## Your instructions
Can you reproduce the records starting at the line containing "How large is the distance separating (252,376)" and ending at the line containing "0.93 meters", with "closest" swapped for "nearest" and everything else left unchanged? Give only those lines.

## Task input

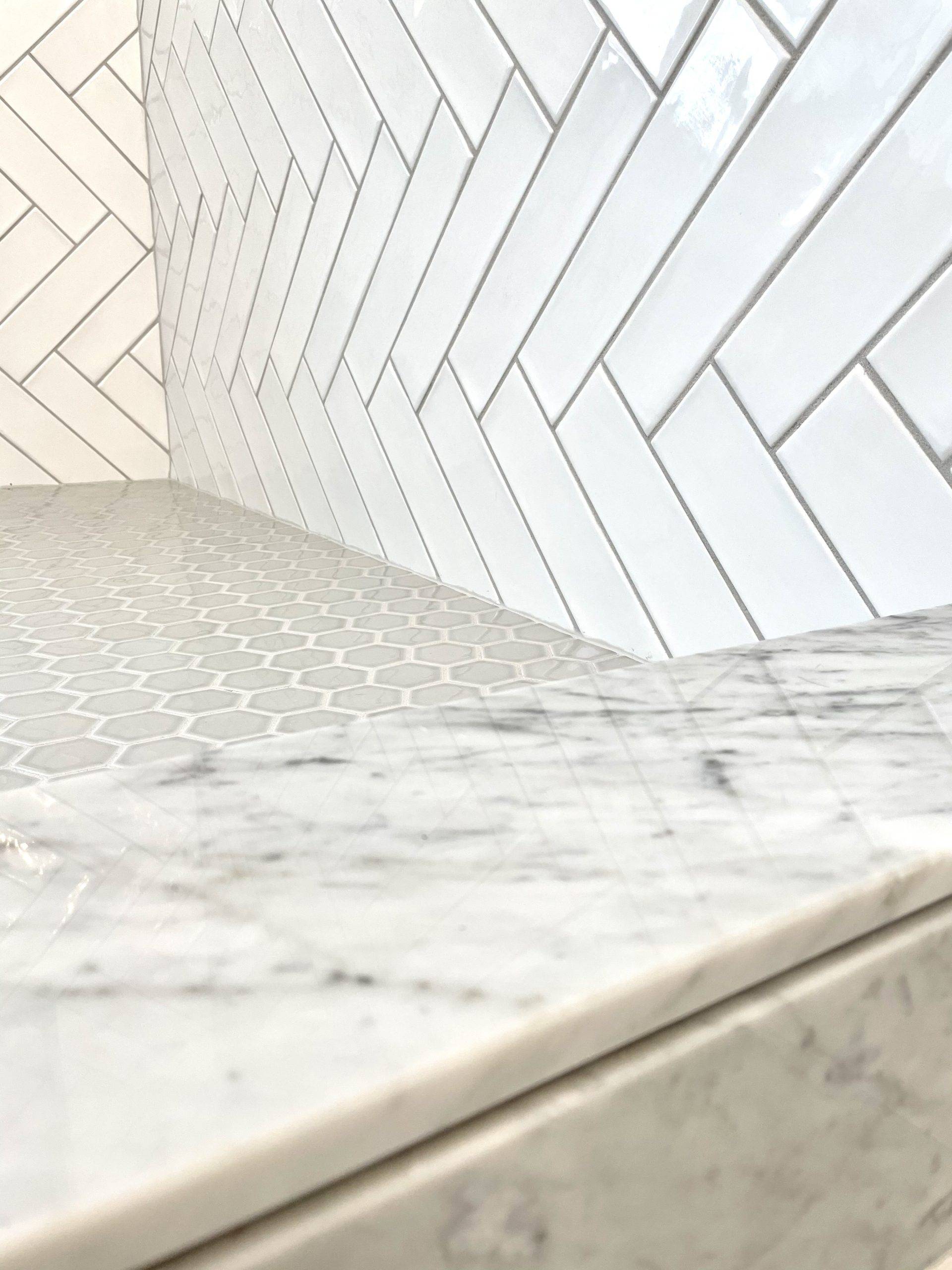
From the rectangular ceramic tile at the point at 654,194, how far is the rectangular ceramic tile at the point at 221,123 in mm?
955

...

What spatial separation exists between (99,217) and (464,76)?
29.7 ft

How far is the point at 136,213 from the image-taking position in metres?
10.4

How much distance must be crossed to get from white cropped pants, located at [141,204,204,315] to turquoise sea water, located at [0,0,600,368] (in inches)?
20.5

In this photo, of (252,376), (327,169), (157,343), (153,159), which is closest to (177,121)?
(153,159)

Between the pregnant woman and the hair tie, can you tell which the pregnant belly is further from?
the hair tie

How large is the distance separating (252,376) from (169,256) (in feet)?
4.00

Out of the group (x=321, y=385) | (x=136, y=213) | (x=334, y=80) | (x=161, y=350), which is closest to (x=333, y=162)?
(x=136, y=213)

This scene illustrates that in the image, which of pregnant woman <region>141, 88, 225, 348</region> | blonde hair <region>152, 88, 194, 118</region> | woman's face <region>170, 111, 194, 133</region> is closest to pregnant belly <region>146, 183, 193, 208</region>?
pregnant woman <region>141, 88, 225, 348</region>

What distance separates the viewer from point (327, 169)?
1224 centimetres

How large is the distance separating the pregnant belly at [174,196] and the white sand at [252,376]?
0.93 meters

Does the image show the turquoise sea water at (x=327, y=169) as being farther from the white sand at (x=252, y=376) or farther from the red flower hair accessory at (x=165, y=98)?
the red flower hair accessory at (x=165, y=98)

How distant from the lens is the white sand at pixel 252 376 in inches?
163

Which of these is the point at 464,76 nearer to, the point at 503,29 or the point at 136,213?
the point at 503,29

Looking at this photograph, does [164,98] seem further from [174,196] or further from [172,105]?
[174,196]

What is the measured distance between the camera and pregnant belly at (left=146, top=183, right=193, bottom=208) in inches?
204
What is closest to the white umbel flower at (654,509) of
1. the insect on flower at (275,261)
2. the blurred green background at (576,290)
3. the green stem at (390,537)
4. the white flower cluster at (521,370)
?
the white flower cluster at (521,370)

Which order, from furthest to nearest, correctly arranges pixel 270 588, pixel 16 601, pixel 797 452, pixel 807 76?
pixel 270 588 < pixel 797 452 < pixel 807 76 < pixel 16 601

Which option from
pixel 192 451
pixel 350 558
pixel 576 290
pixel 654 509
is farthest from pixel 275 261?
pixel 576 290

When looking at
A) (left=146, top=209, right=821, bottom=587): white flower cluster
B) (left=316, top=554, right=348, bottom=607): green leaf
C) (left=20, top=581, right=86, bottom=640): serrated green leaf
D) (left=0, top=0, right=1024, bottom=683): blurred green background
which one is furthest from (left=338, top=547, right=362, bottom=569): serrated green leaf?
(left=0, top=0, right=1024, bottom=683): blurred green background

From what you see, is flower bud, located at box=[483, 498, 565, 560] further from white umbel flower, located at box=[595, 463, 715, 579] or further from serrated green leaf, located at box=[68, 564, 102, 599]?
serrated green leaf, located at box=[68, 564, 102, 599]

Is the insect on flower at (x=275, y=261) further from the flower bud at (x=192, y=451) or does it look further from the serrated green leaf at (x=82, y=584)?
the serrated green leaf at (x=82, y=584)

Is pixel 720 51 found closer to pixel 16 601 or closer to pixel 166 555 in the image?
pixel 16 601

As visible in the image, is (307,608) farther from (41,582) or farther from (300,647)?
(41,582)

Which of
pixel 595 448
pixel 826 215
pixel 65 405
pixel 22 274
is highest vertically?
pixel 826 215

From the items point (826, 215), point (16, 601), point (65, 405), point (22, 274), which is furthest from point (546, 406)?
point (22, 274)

## Solution
How large is the distance separating (252,376) from (169,256) (in feet)?
4.00

Out of the group (x=321, y=385) | (x=136, y=213) | (x=334, y=80) | (x=161, y=350), which is nearest to (x=333, y=162)?
(x=136, y=213)

This scene illustrates that in the image, which of pregnant woman <region>141, 88, 225, 348</region> | blonde hair <region>152, 88, 194, 118</region> | woman's face <region>170, 111, 194, 133</region> is nearest to pregnant belly <region>146, 183, 193, 208</region>?
pregnant woman <region>141, 88, 225, 348</region>

What distance separates the viewer from point (327, 169)?
1224 centimetres

How large is the distance separating the pregnant belly at [174,196] and the white sand at [252,376]?
0.93 meters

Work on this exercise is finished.